Ternyata benar saja, persepsi kawan saya tadi ternyata tidak jauh berbeda dengan hasil survei TII (Transparency International Indonesia) yang menempatkan parlemen atau legislatif sebagai lembaga terkorup di Indonesia. Hal ini tentu bukanlah berita yang mengagetkan. Berita tersebut lebih berperan menguatkan daripada mengagetkan. Sebab, performa lembaga perwakilan rakyat memang sudah tidak terlalu baik.
Mungkin benar, seperti yang dikatakan Ketua DPR Agung Laksono, dalam penelitian tersebut, ada faktor kesalahan. Namun, tingkat kesalahan itu -seandainya ada- bisa dipastikan tidak akan mengurangi tingkat kepercayaan masyarakat terhadap hasil survei TII tersebut.

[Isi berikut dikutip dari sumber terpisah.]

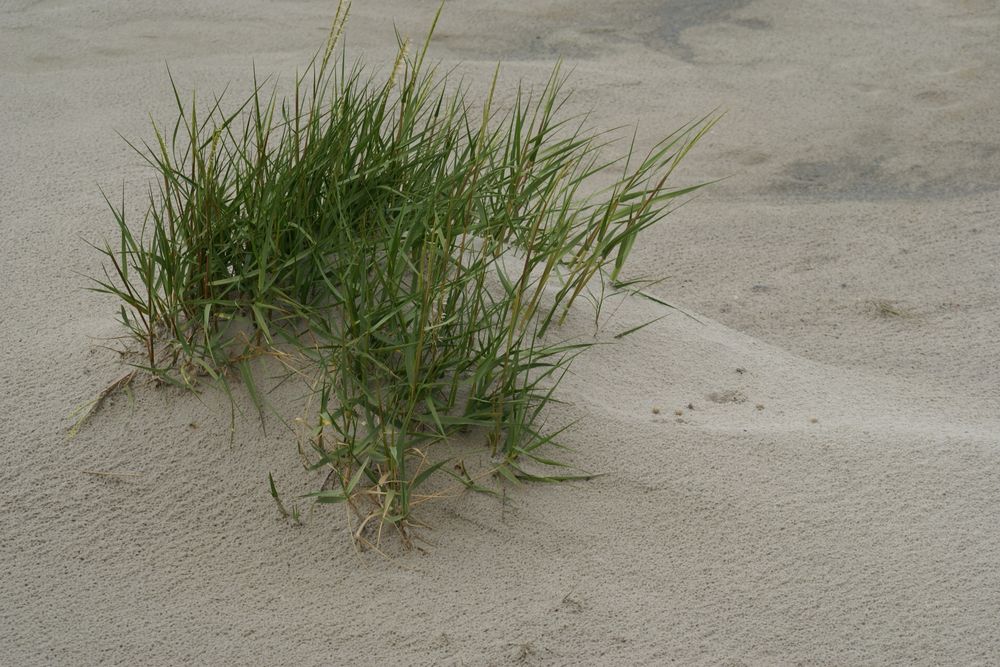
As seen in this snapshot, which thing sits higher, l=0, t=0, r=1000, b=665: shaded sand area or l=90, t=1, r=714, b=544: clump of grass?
l=90, t=1, r=714, b=544: clump of grass

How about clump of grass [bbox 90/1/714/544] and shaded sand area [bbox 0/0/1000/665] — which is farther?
clump of grass [bbox 90/1/714/544]

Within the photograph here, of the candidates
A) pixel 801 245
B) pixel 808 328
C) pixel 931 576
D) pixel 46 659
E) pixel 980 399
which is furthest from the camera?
pixel 801 245

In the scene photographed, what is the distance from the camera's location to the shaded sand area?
1.90 meters

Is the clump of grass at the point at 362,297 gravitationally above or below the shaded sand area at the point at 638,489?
above

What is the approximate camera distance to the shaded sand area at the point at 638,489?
Result: 1903 millimetres

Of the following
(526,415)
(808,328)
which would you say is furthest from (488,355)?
(808,328)

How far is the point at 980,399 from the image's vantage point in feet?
8.86

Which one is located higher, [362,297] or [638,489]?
[362,297]

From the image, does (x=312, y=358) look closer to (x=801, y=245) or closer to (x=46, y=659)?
(x=46, y=659)

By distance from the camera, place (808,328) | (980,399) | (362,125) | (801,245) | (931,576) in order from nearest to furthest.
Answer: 1. (931,576)
2. (362,125)
3. (980,399)
4. (808,328)
5. (801,245)

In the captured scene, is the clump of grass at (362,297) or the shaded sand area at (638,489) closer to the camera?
the shaded sand area at (638,489)

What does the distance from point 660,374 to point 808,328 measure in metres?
0.74

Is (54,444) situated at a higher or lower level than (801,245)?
lower

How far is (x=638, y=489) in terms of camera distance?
7.05 feet
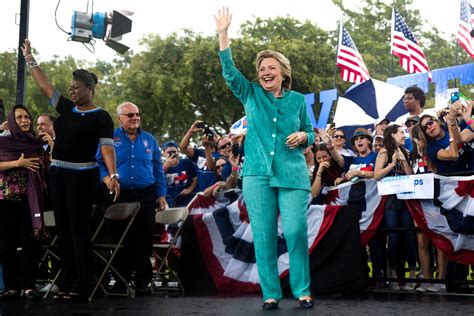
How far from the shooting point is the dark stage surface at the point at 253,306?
24.2ft

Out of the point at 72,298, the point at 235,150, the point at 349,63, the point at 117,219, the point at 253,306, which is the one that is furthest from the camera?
the point at 349,63

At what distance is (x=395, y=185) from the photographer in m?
9.71

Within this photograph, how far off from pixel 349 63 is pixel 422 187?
14.4 m

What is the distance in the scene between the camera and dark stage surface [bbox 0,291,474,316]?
7387mm

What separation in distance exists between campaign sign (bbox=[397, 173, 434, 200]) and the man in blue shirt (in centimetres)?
273

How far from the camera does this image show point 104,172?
9.97 meters

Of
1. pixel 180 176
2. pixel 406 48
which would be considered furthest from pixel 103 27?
pixel 406 48

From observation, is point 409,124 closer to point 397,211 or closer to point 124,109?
point 397,211

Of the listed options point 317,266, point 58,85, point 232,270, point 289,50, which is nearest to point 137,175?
point 232,270

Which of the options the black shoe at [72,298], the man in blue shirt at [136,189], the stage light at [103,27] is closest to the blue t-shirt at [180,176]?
the stage light at [103,27]

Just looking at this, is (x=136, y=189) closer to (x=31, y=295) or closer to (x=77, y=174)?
(x=77, y=174)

Mengapa demikian? Jawabannya, -sekali lagi- karena tingkat kepercayaan rakyat kepada dewan memang sudah sedemikian rendah. Sudah sekian lama rakyat disuguhi berita korupsi yang melibatkan dewan. Rakyat juga menyaksikan, banyak perilaku dewan yang mengarah ke tindak korupsi. Juga perilaku tidak etis lainnya.

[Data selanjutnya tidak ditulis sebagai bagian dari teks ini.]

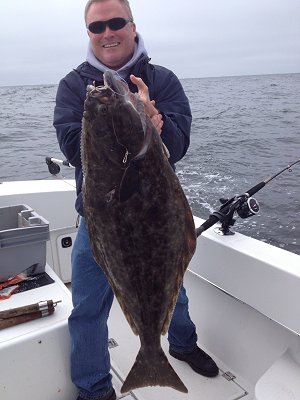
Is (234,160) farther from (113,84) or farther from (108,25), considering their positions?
(113,84)

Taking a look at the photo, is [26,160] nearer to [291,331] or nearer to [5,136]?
[5,136]

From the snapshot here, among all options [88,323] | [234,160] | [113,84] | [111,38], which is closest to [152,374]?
[88,323]

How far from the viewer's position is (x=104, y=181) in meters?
2.17

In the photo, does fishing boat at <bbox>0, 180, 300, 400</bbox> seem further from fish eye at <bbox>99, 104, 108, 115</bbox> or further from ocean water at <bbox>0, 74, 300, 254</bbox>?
ocean water at <bbox>0, 74, 300, 254</bbox>

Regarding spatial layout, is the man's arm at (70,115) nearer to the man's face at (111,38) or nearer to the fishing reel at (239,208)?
the man's face at (111,38)

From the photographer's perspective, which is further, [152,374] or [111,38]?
[111,38]

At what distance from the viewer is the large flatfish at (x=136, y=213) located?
2.09 metres

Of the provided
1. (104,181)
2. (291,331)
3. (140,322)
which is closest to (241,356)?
(291,331)

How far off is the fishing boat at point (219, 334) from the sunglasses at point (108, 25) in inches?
71.9

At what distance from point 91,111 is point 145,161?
0.36 metres

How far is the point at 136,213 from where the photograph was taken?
86.0 inches

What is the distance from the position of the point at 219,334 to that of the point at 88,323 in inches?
56.3

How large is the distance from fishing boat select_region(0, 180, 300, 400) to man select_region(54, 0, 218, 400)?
0.15m

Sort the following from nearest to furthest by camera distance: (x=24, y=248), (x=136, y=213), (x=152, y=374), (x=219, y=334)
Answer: (x=136, y=213), (x=152, y=374), (x=24, y=248), (x=219, y=334)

Buruknya citra lembaga legislative semakin jelas saja semenjak dikeluarkan PP No.37 tahun 2006 yang memberikan banyak tunjangan kepada anggota dewan. Kebijakan ini merupakan suatu regulasi yang dibuat untuk memberikan "subsidi" yang sangat besar kepada wakil rakyat di daerah-daerah.. Penggunaan keuangan daerah yang sudah seharusnya lebih diutamakan untuk kepentingan publik menjadi terabaikan dengan adanya PP 37/2006 dikarenakan alokasi yang cukup besar harus disiapkan untuk para anggota dewan daerah sehingga alokasi-alokasi untuk kepentingan publik harus dipangkas untuk memenuhi tuntutan para anggota dewan .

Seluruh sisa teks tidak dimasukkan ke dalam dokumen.